Face aux nouvelles difficultés qu’elle a rencontrées, lesquelles ont conduit la Collège de la
haute autorité à adopter la délibération n° 2007-309, la réclamante a postulé sur l’offre
d’emploi de directeur d’une structure départementale de lecture publique au Conseil général
de C.
Après avoir rencontré, le 18 novembre 2003, le jury constitué en vue du recrutement, la
réclamante a été informée par courrier du 3 décembre 2003 du Vice-Président du Conseil
général de C que sa candidature avait été retenue pour ce poste.Le 23 janvier 2004, Mme X a été avisée du retrait de la décision de recrutement, au motif que
le profil du poste avait été modifié à l’issue des conclusions d’un rapport d’audit commandé
en vue de la refonte de l’organigramme.
Mme X a demandé l’annulation de cette décision devant le tribunal administratif de Grenoble
qui ne s’est pas encore prononcé.
Dans un courrier adressé à la haute autorité le 9 février 2007, le Conseil général de C
considère que les opinions de Mme X, ignorées par la collectivité, n’ont à aucun moment été
prises en compte, l’interruption de la mutation étant uniquement consécutive à « l’audit
organisationnel lancé à l’automne 2003 dont les conclusions ont été rendues fin décembre
2003 ».
S’il ressort effectivement des documents communiqués par le mis en cause, qu’une
« convention portant sur l’accompagnement de l’évolution de l’organisation des services » a
été signée avec un prestataire le 27 janvier 2004, il convient toutefois de relever que cette
convention est postérieure à la décision de retrait dont Mme X a fait l’objet, et que le rapport
final sur le nouveau schéma d’organisation établi par le prestataire n’était attendu que pour la
fin du mois de mars.
Ainsi, lorsqu’elle a décidé d’interrompre le recrutement de Mme X, le Conseil général ne
semblait pas disposer de l’intégralité des éléments lui permettant d’apprécier si le profil de
Mme X correspondait à la nouvelle définition du poste.

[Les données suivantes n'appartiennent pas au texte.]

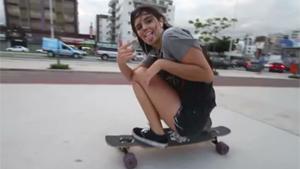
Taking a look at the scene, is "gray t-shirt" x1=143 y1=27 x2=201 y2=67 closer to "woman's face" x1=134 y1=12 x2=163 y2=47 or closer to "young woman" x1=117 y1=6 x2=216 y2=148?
"young woman" x1=117 y1=6 x2=216 y2=148

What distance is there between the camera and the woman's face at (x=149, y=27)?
1.36 metres

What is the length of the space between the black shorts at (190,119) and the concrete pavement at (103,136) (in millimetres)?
305

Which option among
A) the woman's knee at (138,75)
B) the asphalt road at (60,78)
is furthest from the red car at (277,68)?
the woman's knee at (138,75)

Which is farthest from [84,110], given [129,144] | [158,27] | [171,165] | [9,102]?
[158,27]

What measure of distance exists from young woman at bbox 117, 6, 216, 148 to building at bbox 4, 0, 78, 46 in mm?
37963

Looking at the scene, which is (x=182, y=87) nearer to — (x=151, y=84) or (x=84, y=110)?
(x=151, y=84)

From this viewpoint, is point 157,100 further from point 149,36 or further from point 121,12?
point 121,12

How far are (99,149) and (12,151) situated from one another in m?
0.60

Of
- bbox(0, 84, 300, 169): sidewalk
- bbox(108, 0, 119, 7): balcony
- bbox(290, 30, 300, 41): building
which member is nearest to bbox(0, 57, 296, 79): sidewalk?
bbox(0, 84, 300, 169): sidewalk

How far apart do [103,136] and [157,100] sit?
803 mm

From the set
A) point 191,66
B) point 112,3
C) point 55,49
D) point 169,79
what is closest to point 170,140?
point 169,79

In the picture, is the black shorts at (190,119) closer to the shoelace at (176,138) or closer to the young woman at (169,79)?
the young woman at (169,79)

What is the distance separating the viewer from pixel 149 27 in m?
1.36

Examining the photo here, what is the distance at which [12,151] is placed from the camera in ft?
5.20
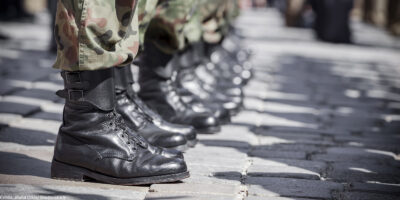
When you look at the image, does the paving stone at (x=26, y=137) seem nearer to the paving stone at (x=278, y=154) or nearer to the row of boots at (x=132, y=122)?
the row of boots at (x=132, y=122)

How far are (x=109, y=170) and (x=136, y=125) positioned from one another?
1.45ft

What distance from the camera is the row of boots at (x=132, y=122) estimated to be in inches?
90.0

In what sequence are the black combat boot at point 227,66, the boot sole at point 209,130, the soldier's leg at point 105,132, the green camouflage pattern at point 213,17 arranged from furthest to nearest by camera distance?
the black combat boot at point 227,66
the green camouflage pattern at point 213,17
the boot sole at point 209,130
the soldier's leg at point 105,132

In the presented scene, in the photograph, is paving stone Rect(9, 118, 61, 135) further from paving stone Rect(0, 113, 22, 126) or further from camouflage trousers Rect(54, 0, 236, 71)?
camouflage trousers Rect(54, 0, 236, 71)

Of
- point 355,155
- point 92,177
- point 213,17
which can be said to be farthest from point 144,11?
point 213,17

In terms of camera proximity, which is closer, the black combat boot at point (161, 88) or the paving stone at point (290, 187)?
the paving stone at point (290, 187)

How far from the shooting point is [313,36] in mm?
12281

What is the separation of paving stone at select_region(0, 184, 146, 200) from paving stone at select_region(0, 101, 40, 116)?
146cm

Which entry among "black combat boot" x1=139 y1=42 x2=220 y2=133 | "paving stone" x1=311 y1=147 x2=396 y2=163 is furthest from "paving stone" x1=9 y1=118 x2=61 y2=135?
"paving stone" x1=311 y1=147 x2=396 y2=163

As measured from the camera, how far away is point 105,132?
2.31 metres

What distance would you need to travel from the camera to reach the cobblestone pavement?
228 cm

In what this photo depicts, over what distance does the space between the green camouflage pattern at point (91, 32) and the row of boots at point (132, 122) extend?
13 cm

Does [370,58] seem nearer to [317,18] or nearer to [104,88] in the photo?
[317,18]

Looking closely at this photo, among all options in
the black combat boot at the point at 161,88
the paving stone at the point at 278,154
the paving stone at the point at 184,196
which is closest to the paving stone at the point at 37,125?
the black combat boot at the point at 161,88
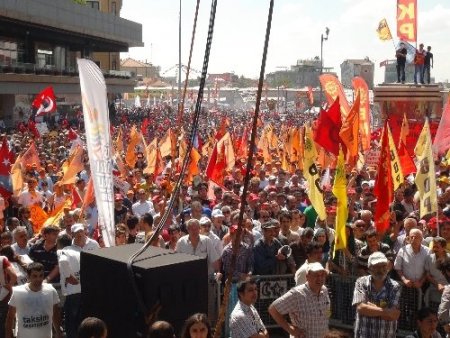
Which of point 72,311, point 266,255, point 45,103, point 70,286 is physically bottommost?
point 72,311

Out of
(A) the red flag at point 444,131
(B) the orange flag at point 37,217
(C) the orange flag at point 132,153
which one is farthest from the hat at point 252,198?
(C) the orange flag at point 132,153

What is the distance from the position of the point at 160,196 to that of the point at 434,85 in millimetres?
17171

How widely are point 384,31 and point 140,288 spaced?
2377 centimetres

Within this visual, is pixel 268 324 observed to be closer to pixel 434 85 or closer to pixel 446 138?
pixel 446 138

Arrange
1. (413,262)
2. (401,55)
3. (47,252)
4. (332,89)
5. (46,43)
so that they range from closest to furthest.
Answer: (413,262), (47,252), (332,89), (401,55), (46,43)

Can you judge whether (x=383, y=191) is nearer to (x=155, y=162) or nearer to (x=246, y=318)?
(x=246, y=318)

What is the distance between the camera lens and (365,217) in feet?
32.2

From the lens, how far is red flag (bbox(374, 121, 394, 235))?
9.51 m

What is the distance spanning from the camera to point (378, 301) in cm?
616

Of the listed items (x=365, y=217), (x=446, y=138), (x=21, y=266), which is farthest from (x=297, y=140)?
(x=21, y=266)

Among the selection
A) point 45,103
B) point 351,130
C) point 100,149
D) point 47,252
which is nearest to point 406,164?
point 351,130

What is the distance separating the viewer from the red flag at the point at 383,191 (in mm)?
9508

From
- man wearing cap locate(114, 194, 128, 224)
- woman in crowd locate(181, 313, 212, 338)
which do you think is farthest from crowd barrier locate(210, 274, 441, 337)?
woman in crowd locate(181, 313, 212, 338)

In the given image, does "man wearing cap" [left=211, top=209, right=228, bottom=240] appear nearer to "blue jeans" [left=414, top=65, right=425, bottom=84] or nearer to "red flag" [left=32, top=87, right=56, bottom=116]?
"red flag" [left=32, top=87, right=56, bottom=116]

Aucun élément ne permet cependant d’établir que le revirement du Conseil général de C
aurait un lien avec les opinions de la réclamante.

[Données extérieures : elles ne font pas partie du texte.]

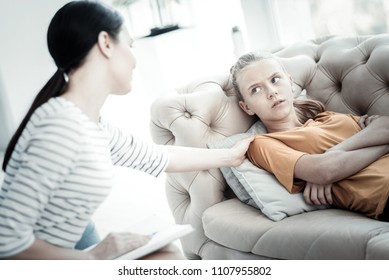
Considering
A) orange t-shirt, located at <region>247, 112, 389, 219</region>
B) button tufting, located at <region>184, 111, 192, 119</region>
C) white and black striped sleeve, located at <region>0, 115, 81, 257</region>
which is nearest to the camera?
white and black striped sleeve, located at <region>0, 115, 81, 257</region>

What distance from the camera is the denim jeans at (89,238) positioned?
74 centimetres

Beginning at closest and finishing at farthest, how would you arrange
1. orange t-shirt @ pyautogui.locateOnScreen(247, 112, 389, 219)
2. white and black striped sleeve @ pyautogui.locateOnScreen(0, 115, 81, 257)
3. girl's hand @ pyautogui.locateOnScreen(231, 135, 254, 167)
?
white and black striped sleeve @ pyautogui.locateOnScreen(0, 115, 81, 257) → orange t-shirt @ pyautogui.locateOnScreen(247, 112, 389, 219) → girl's hand @ pyautogui.locateOnScreen(231, 135, 254, 167)

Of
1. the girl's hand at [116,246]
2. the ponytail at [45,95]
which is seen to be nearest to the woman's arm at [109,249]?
the girl's hand at [116,246]

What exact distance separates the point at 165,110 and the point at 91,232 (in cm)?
47

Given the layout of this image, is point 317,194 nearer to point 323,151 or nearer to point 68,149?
point 323,151

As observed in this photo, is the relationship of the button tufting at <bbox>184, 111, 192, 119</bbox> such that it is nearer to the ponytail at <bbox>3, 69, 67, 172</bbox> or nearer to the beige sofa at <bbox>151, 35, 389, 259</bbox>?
the beige sofa at <bbox>151, 35, 389, 259</bbox>

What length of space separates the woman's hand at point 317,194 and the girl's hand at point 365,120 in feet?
0.76

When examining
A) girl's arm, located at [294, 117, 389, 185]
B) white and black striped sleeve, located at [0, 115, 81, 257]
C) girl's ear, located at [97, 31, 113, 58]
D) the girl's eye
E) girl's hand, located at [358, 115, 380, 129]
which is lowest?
girl's arm, located at [294, 117, 389, 185]

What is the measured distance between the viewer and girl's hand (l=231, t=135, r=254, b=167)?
108 centimetres

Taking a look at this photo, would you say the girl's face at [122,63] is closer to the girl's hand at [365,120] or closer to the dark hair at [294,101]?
the dark hair at [294,101]

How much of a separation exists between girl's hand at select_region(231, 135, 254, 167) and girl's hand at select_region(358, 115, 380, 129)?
282 millimetres

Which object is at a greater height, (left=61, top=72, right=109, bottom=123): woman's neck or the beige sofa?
(left=61, top=72, right=109, bottom=123): woman's neck

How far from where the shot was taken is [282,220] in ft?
3.23

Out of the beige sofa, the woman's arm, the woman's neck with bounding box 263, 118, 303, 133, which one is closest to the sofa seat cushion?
the beige sofa
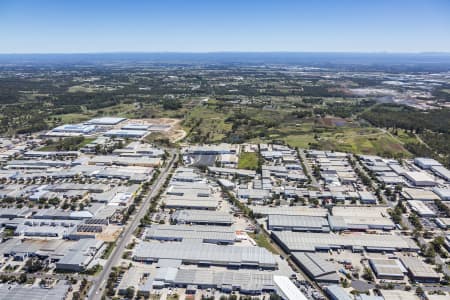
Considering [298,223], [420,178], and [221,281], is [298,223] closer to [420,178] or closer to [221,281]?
[221,281]

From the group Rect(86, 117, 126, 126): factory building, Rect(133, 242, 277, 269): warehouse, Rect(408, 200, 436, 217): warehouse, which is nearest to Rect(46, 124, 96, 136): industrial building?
Rect(86, 117, 126, 126): factory building

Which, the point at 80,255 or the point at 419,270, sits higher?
the point at 80,255

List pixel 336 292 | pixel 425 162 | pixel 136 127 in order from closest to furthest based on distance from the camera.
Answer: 1. pixel 336 292
2. pixel 425 162
3. pixel 136 127

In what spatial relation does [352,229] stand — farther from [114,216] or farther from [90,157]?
[90,157]

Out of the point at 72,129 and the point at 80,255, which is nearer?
the point at 80,255

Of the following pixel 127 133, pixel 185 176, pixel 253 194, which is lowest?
pixel 253 194

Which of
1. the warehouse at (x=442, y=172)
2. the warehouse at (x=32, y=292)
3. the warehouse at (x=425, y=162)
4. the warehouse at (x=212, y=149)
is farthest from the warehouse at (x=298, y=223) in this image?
the warehouse at (x=425, y=162)

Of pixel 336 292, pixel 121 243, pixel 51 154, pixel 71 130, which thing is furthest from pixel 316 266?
pixel 71 130

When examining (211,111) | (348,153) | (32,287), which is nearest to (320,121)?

Au vu de l’ensemble de ce qui précède, le Collège invite son Président à rappeler aux
différentes collectivités mises en cause, ainsi que, le cas échéant, aux agents des bibliothèques
concernées, la portée du principe de liberté de conscience et de non discrimination.
Au delà, le Collège de la haute autorité invite son Président à porter la délibération à la
connaissance du Centre national de la fonction publique territoriale.